Di, 04.08.2020

Nachtrag zu gestern: Ich dachte nochmal über meine Sehnsucht zu IHR nach und stellte fest, dass da sehr viel Projektion am Werke ist. Am Anfang war nur meine Verliebtheit, das ungestüme Begehren (und die waren noch am authentischsten, weil lebendigsten). Als sich das nicht befriedigen ließ, benannte ich es in das Abstraktum „Liebe“ um. Ein Komplex und Geflecht aus mehreren Vorstellungen, Narrativen und jeder Menge Ideologie, das ich fortan auf sie projizierte, um das Gefühl der Enttäuschung (wegen des unvollkommen befriedigten Begehrens) zu betäuben – (Sehn-) Suchtverlagerung. SIE sagte auch mal, es war ganz am Anfang, dass sie nicht so romantisch sei wie ich. Sie kann sich nämlich in ihrer bedrückenden Situation keine Romantik (kein „Wegdriften“, wie sie es nennt) leisten. Mir ist jetzt klar, dass eins sich Sehnsucht leisten können muss und dass einer wie ich, alleinstehend ohne Verantwortung für ein Kind, finanziell und mit schon ein ganzes Stück abbezahlter Eigentumswohnung einigermaßen abgesichert (mit einiger Wahrscheinlichkeit selbst fürs Alter), ungemein privilegiert ist. Leid als Luxus. (Das Sein bestimmt bekanntlich das Bewusstsein, wofür obiges ein treffliches Beispiel ist.)
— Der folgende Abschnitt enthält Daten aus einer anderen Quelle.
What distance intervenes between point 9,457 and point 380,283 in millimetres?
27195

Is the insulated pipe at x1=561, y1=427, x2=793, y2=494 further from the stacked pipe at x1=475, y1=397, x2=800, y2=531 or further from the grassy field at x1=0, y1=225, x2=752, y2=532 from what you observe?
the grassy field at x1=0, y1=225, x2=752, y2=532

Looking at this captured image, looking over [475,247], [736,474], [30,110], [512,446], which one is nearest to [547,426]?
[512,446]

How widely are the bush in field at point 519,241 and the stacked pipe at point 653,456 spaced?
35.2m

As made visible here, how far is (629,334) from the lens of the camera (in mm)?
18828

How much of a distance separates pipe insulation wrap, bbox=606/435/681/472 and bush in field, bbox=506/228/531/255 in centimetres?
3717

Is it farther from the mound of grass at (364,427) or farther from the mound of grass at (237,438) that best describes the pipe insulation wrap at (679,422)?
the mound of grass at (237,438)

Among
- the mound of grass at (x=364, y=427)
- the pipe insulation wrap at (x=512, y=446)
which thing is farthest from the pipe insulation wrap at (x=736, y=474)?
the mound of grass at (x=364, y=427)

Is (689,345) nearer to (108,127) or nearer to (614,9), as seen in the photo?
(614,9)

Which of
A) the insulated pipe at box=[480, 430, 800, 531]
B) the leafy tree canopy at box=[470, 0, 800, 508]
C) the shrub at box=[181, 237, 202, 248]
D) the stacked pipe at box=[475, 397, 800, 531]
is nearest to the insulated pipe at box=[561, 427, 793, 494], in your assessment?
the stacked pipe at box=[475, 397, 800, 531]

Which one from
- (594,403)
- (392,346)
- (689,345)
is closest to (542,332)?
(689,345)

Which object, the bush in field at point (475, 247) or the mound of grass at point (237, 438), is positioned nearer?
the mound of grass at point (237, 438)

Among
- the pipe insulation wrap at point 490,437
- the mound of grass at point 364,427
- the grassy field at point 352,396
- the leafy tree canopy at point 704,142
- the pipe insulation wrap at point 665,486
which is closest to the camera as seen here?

Am Nachmittag erforsche ich weiter meine Befindlichkeit, projiziere sie fleißig in das Alltagserleben. Kurze Déjavùs flammen auf, etwa die angenehme Frischluftmüdigkeit und von der Sonne nachglühende Haut, die ich früher abends in den Sommerferien hatte, nachdem ich den ganzen Tag am Strand oder im großelterlichen Dessauer Garten verbracht hatte. Dies synästhetisch und schwer in Worte zu fassen, unsagbar (auch so ein Luxusproblem). Ich verfalle auf die Idee, die sich schon durch das ganze vorliegende di.gi.arium spult, nämlich dass ich das „Unsagbare“ besser im Bild erfassen, genauer: inszenieren könnte. Und zwar von Vorgefundenem. Auf dem Weg vom Einkaufen zwei Fotos in die Schaufensterdekoration zweier Boutiquen:

Die Schwere des Kapitells der Säule des Tempels der Projektion der Sehnsucht

und die (Zen-) Leichtigkeit des milden Schattens eines Papierschirms (oder der sich drehenden Schirme lustwandelnder Damen in der Szenerie eines hochsommerlichen Barock-Gartens à la „Die Wahlverwandschaften“).